Edinburgh University Footlights have set expectations high after their memorable performance of Chicago, and the EU Footlights Showchoir now presents The Time of Our Lives. This time, too, the performance is very dynamic as well as heartwarming.
The play demonstrates different phases that people go through when growing up in high school. Characters expose the audience to the various feelings that teenagers deal with, including hopelessness and hopefulness, love and hatred, confidence and self-doubt. In two hours, the cast transports the viewers through those early stages of our lives including trying to find ourselves, our places in the world, figuring out our sexualities, finding our purpose in life and our identities, learning how to express ourselves, and sometimes how to refrain from doing so.
Even though the themes presented in the play are sometimes very dramatic and sentimental, the cast does a great job keeping comedy alive throughout the performance. The draining issues that young people go through are tackled in a very entertaining manner. Overall, the audience sees a diverse story of growing up – heartwarming, dynamic, sentimental, sometimes harsh, and sometimes a lot of fun.

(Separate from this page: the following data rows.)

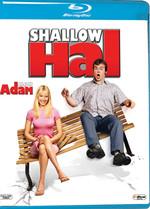 Shallow Hal - Alçak Adam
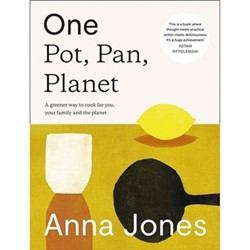 One Pot, Pan, Planet : Anna Jones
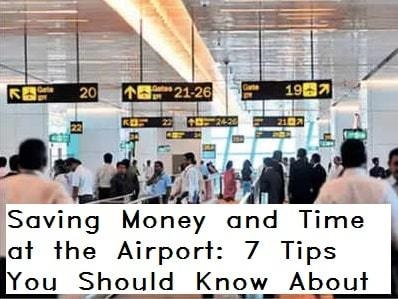 7 tips to save money and time at airports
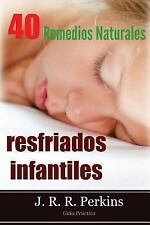 Resfriados Infantiles - 40 Remedios Naturales : Guía Práctica by J. R. R....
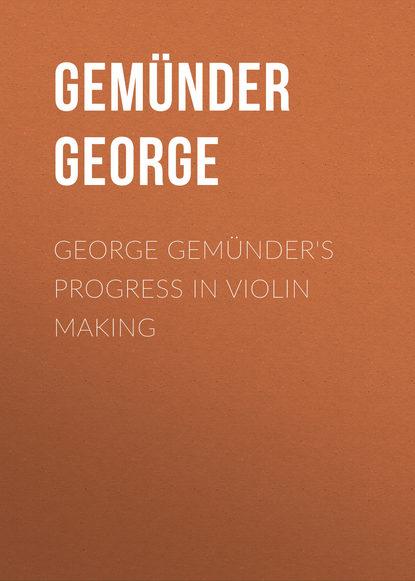 Gemünder George George Gemünder's Progress in Violin Making dubourg george the violin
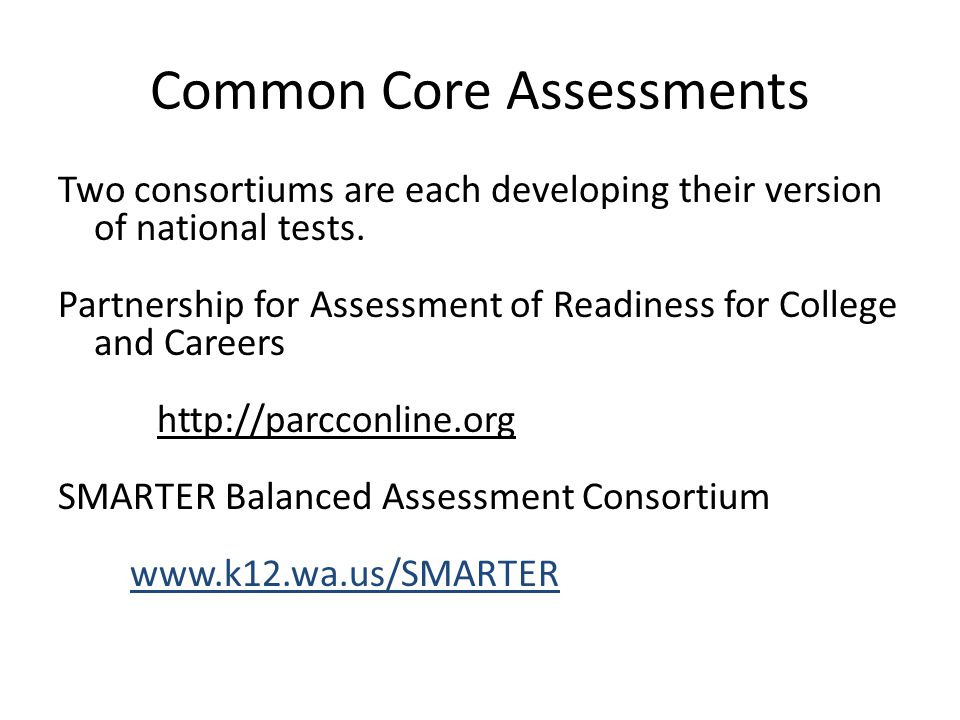 Common Core Assessments Two consortiums are each developing their version of national tests. Partnership for Assessment of Readiness for College and C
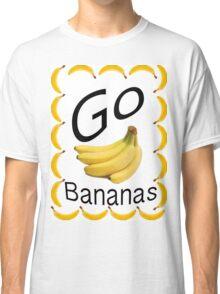 Go Bananas! Design no. 1 Classic T-Shirt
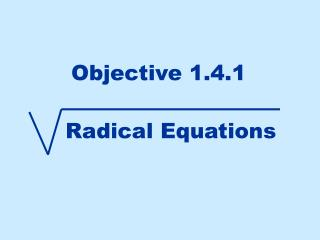 Objective 1.4.1
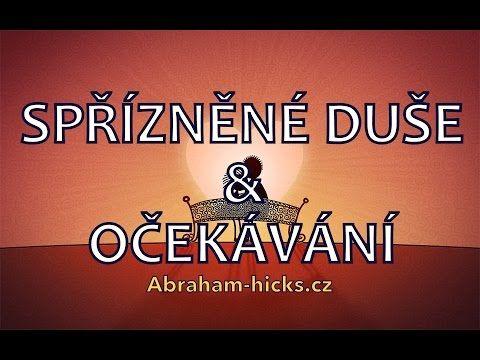 Abraham Hicks - Spřízněné duše & Očekávání - YouTube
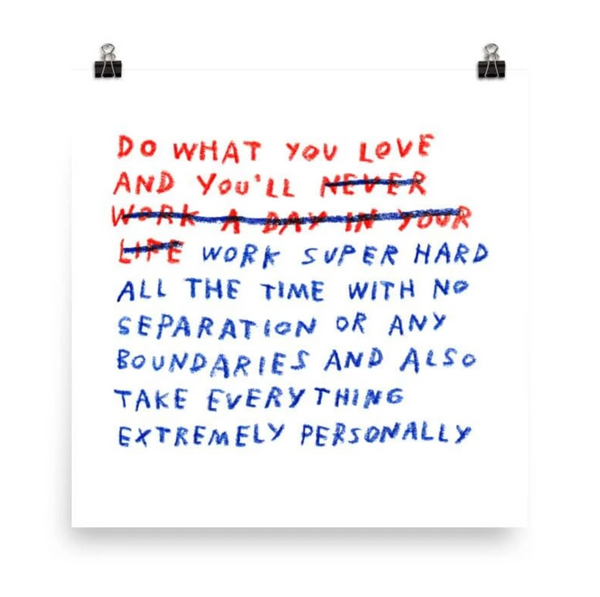 Adam J. Kurtz, Do What You Love Print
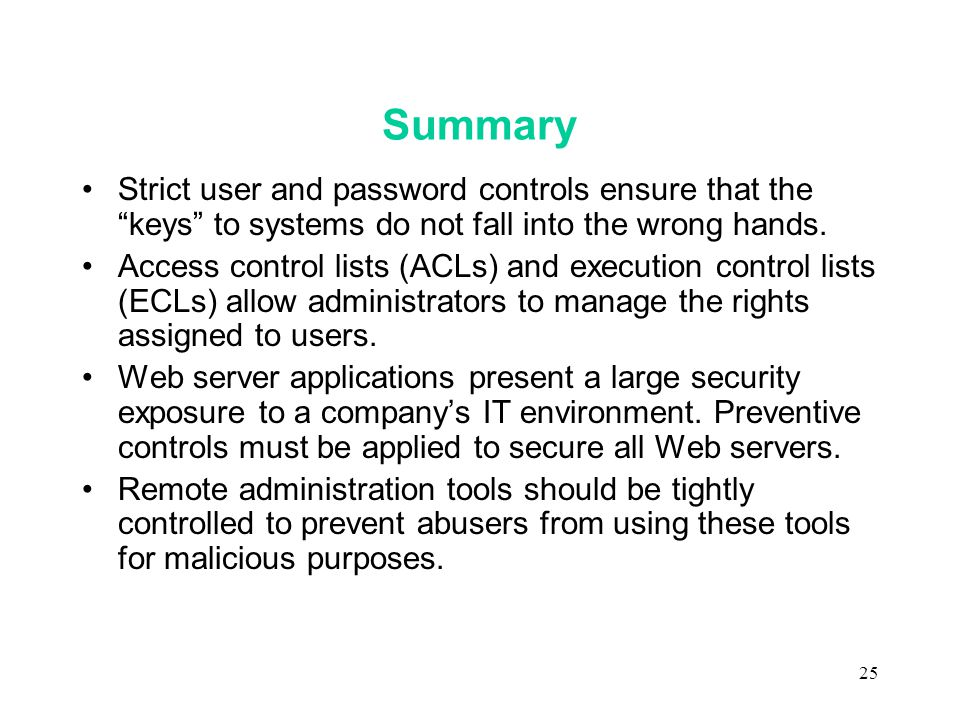 25 Summary Strict user and password controls ensure that the keys to systems do not fall into the wrong hands.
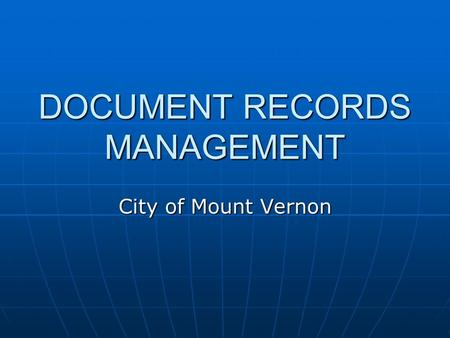 DOCUMENT RECORDS MANAGEMENT City of Mount Vernon.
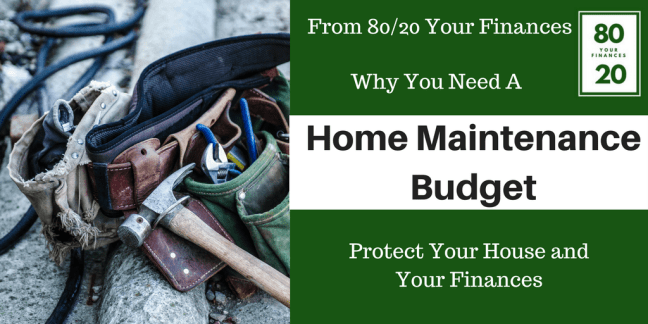 Why homeowners need a home maintenance budget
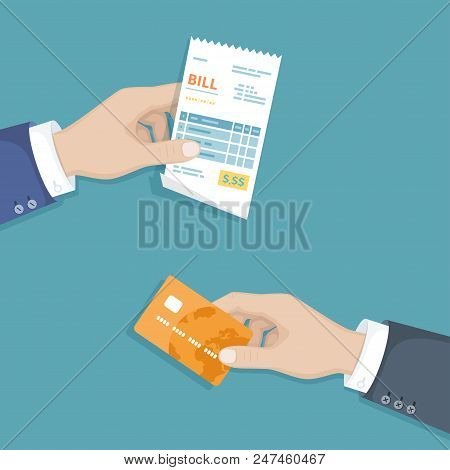 Hand with bill and credit card. Illustration sales shopping check, receipt, invoice, order. Paying bills. Payment of goods, service, utility, restaurant. Vector design in a flat style poster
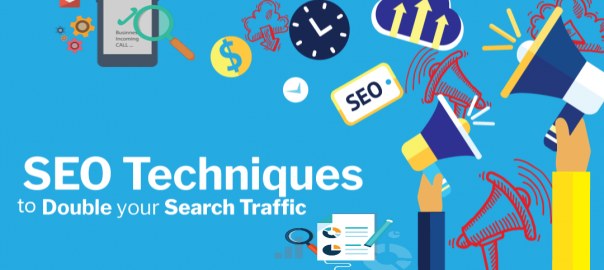 SEO techniques TO DOUBLE YOUR SEARCH TRAFFIC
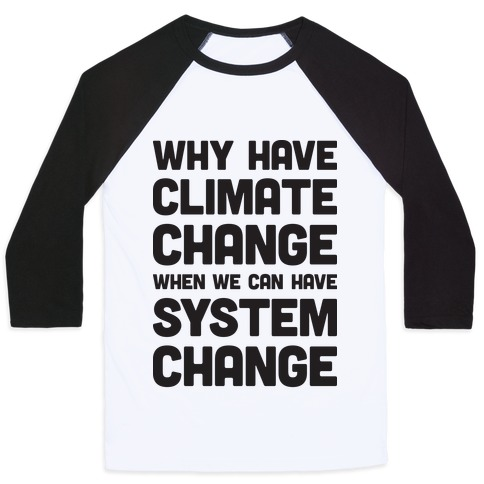 Why Have Climate Change When We Can Have System Change Baseball Tee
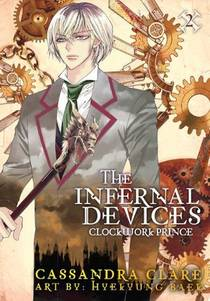 Picture of a book: The Infernal Devices: Clockwork Prince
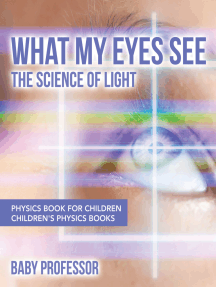 What My Eyes See : The Science of Light - Physics Book for Children   Children's Physics Books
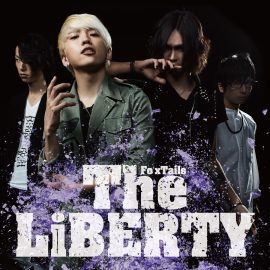 【8/23Release】The LiBERTY / Fo'xTailsを開く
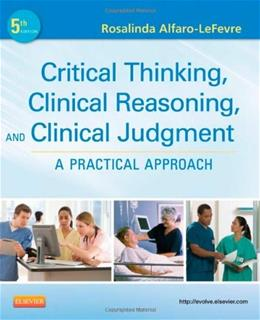 Critical Thinking, Clinical Reasoning, and Clinical Judgment: A Practical Approach, by Alfaro-LeFevre, 5th Edition 9781437727760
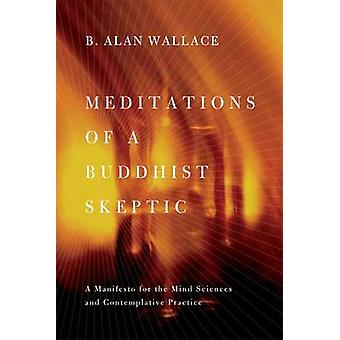 Meditations of a Buddhist Skeptic - A Manifesto for the Mind Sciences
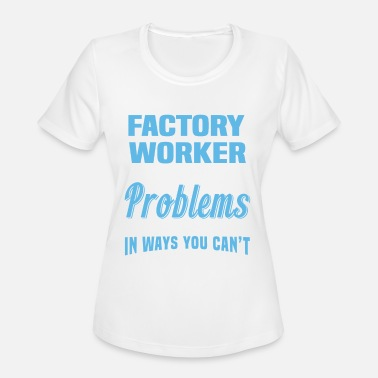 Factory Factory Worker - Women's Sport T-Shirt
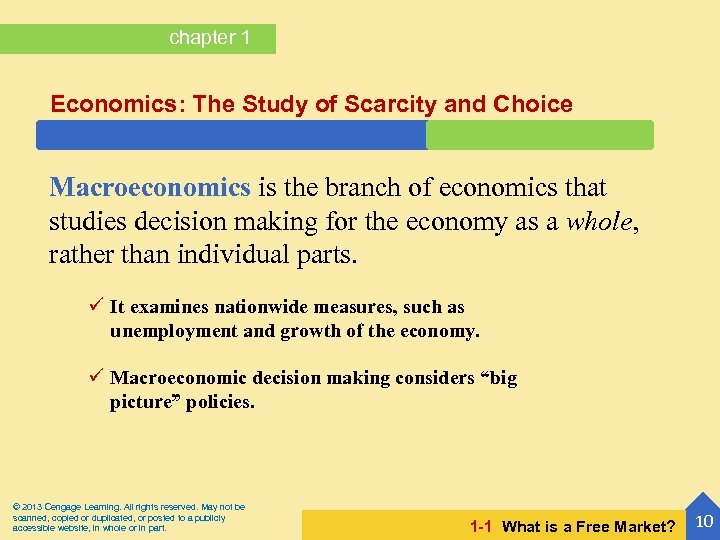 chapter 1 Economics: The Study of Scarcity and Choice Macroeconomics is the branch of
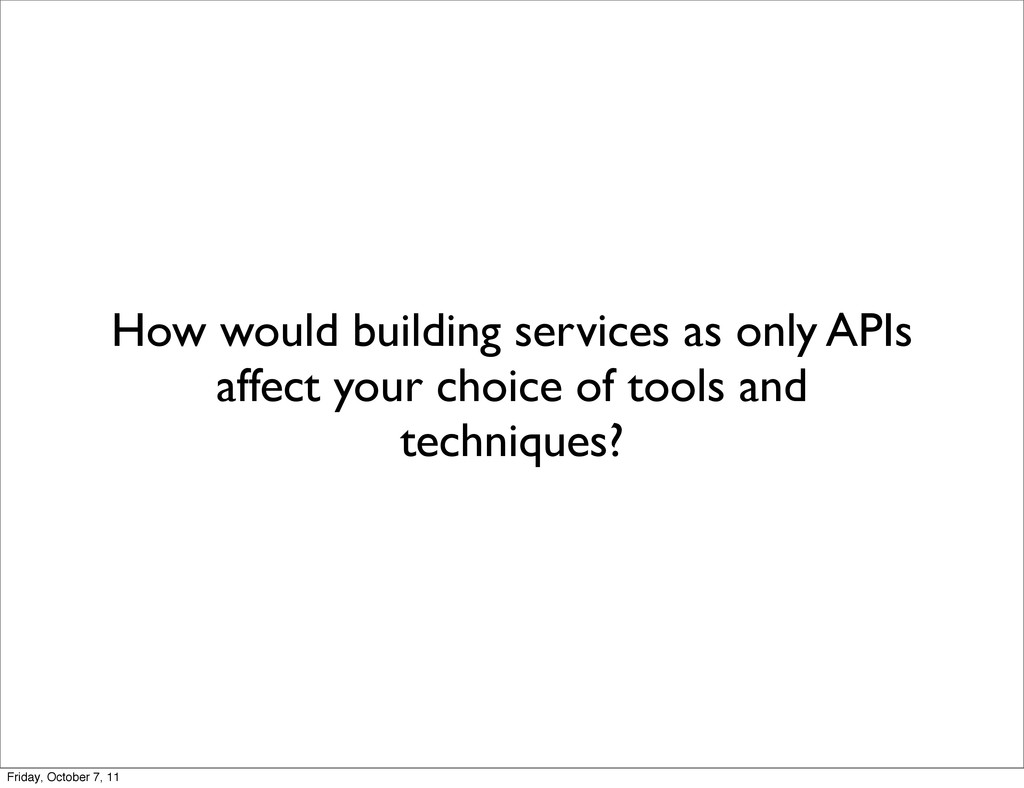 How would building services as only APIs affect...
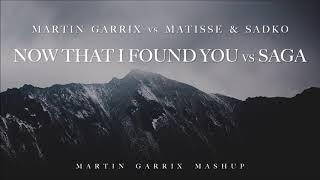Martin Garrix vs Matisse & Sadko - Now That I've Found You vs Saga (Martin Garrix Mashup)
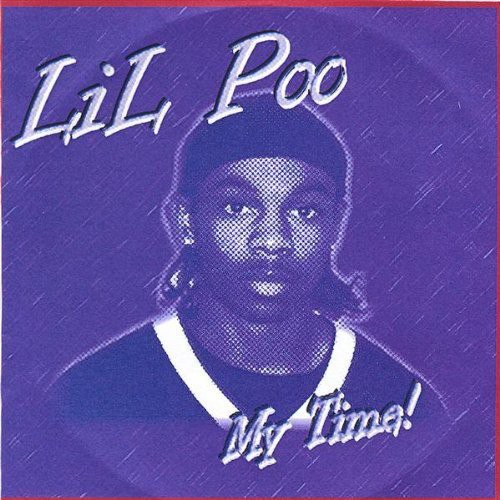 Lil Poo/ My Time
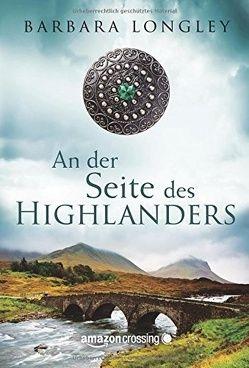 An der Seite des Highlanders von Gehrke,  Freya, Longley,  Barbara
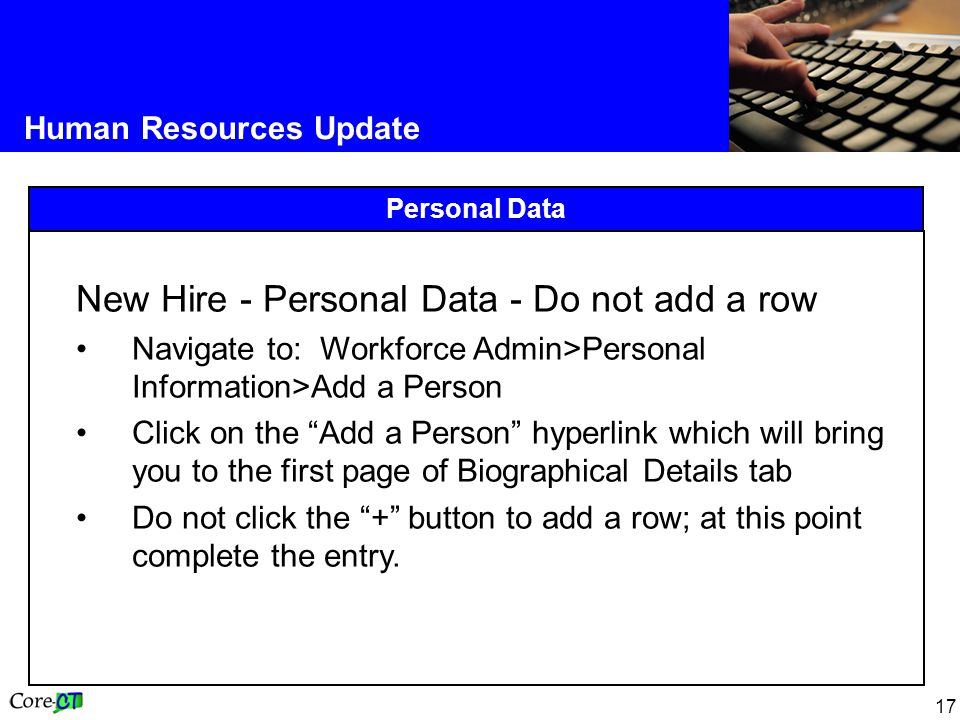 17 Human Resources Update Personal Data New Hire - Personal Data - Do not add a row Navigate to: Workforce Admin>Personal Information>Add a Person Click on the Add a Person hyperlink which will bring you to the first page of Biographical Details tab Do not click the + button to add a row; at this point complete the entry.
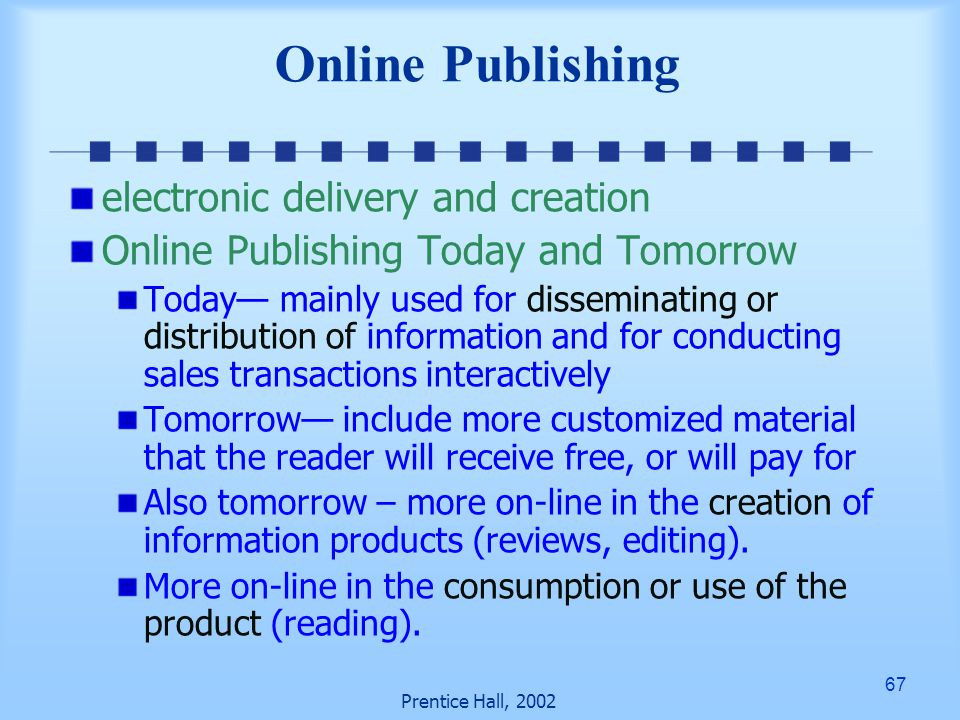 67 Prentice Hall, 2002 Online Publishing electronic delivery and creation Online Publishing Today and Tomorrow Today— mainly used for disseminating or distribution of information and for conducting sales transactions interactively Tomorrow— include more customized material that the reader will receive free, or will pay for Also tomorrow – more on-line in the creation of information products (reviews, editing).
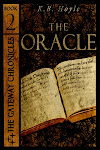 Book 2 of The Gateway Chronicles: The Oracle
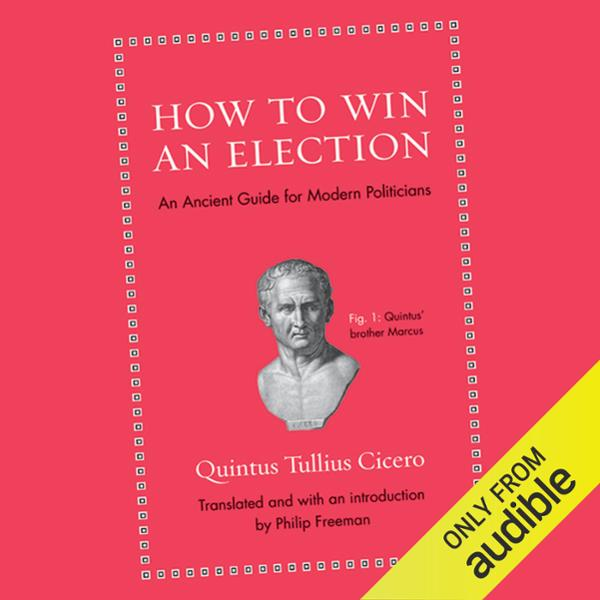 How to Win an Election: An Ancient Guide for Mo...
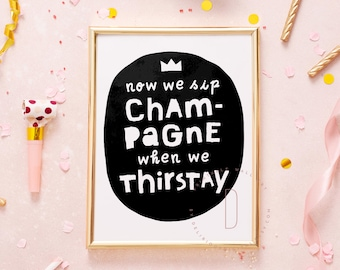 Now we sip champagne when we thirsty, Notorious ONE birthday party, Big one birthday, 90s hip hop party, Rap lyrics wall art, DIGITAL FILE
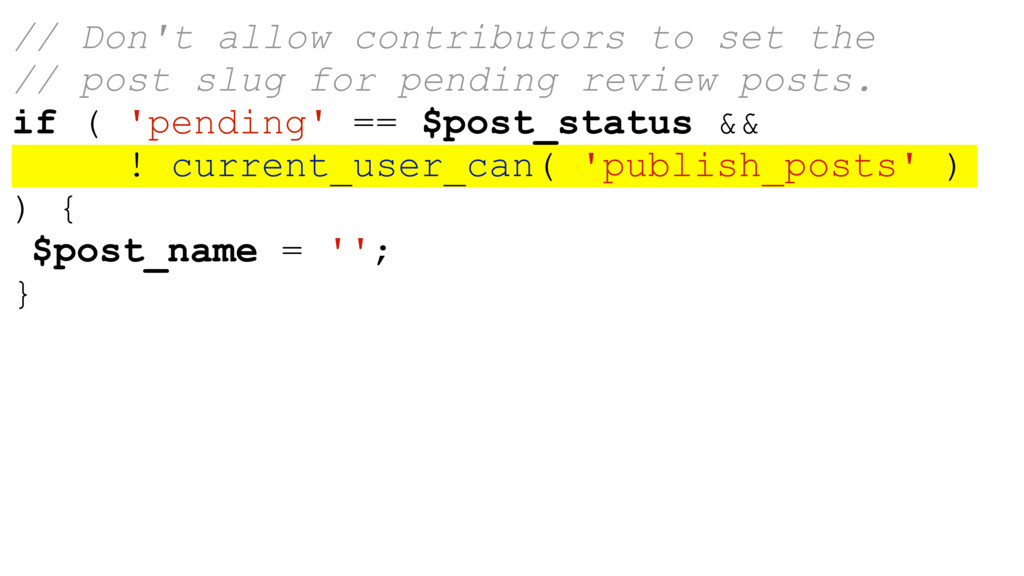 // Don't allow contributors to set the // post ...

The play’s most noteworthy quality is how personal it is. While the audience hears many well-known songs, each cast member’s individual touch is present in all their performances. It is evident that what the viewers see is the result of hard work and creativity which the cast full-heartedly dedicates to this production.
Presenting the universal process of growing up in such an original way makes the play very consuming as well as easy to empathize with. As a member of the audience, it is hard not to get flashbacks from personal experiences of going through the first independent steps in life, all while being engrossed by the play itself. Overall, The Time of Our Lives is a very enjoyable play, and is as diverse and dynamic as youth itself.
The Time of Our Lives runs at Teviot Debating Hall between 5-7 March 2020.